Researchers in Australia have simulated the impact of strong earthquakes on a 15-story model building to help improve design in seismically-sensitive regions around the world.  The experiment has tested the response of office and apartment blocks built on soft clay to violent seismic shocks, including the quake that devastated a Japanese city in the mid 1990s.  Scientists say it is the first time a trial of this size and detail has been conducted anywhere.

For a few seconds the earthquake that struck the Japanese city of Kobe in 1995 is re-created in a laboratory at the University of Technology Sydney.

A model 15-story building made of steel is subjected to the kind of trauma that killed thousands of people.  Each floor is carefully monitored to see how they shift and buckle under the strain.

Three other significant quakes have also been replicated, including the El Centro earthquake that struck California in 1940 and another in Hachinohe, Japan in 1968.

The aim of the experiment is to test the response to earthquakes of office and apartment blocks built on soft soil, which researchers say can amplify seismic waves.

Professor Bijan Samali says it is the only experiment of its kind to investigate how soil reacts under such intense pressure.

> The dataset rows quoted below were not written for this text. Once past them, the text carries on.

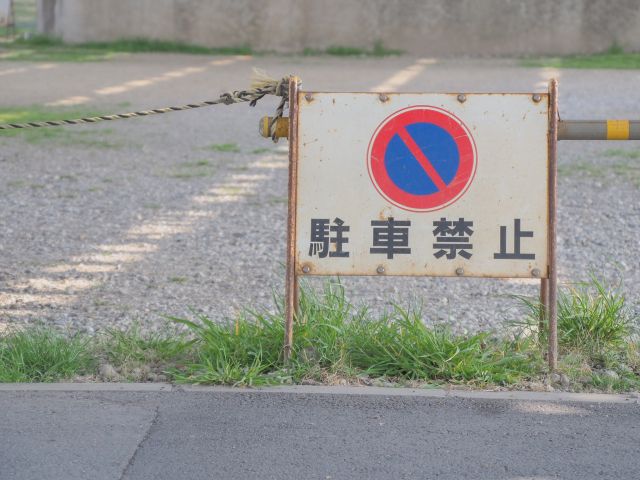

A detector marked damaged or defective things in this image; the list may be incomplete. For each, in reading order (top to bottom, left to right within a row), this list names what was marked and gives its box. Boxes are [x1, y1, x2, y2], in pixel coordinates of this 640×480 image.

rusty metal post [284, 76, 302, 360]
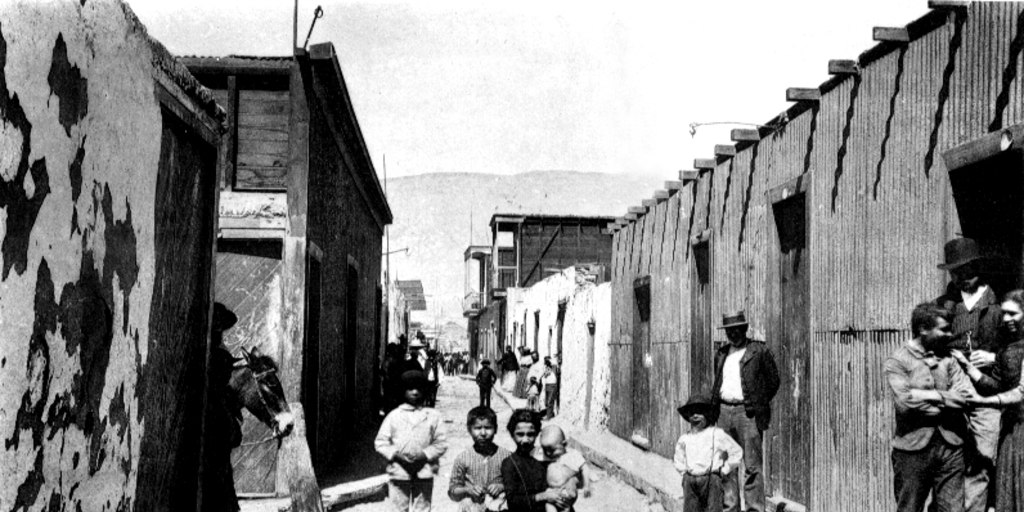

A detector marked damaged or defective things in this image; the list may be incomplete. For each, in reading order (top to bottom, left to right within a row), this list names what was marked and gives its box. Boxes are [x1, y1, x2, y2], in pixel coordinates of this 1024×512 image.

peeling plaster wall [0, 2, 209, 509]
peeling plaster wall [503, 270, 606, 430]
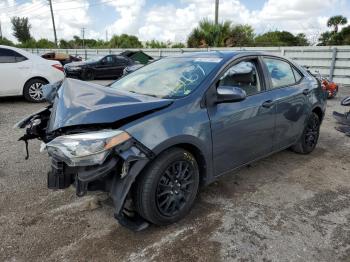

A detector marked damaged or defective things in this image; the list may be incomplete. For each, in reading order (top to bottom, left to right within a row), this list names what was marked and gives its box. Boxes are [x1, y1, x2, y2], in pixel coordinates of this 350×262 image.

crumpled front hood [46, 77, 172, 131]
broken headlight [45, 130, 130, 167]
detached bumper piece [45, 141, 152, 231]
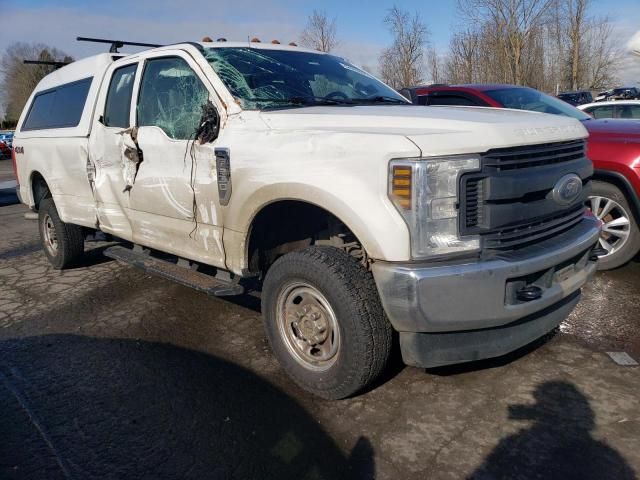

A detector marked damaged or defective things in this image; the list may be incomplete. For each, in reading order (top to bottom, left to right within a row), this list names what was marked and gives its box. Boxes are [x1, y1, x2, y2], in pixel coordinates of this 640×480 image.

shattered windshield [202, 47, 408, 110]
damaged white truck [12, 40, 604, 398]
cracked pavement [1, 159, 640, 478]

"Soft soil you can think of it as a layer of jelly, [a] slab of jelly on a table," said Samali.  "If you push the table a little bit, the top of [the] jelly moves a lot more than the bottom of the jelly, isn't it?  By having a building on top of a jelly it will experience a lot more displacement and a lot more forces.  So, if that phenomenon is not taken into account in [the] design stage you might end up with a structure that would not survive, so this is certainly a safety issue."

Engineers in Australia are using what is called a "shake table," where tons of soil and a replica tower block oscillate above a sophisticated hydraulic system.

It is hoped the earthquake simulator will improve the resilience of buildings in seismically active regions where homes and skyscrapers are constructed on soft clay and marshland.

The research team says that in 2011, 20 earthquakes with magnitude seven or above occurred around the world causing more than 17,000 deaths.  It is likely that some of the fatalities were in high-rise buildings built on soft soil.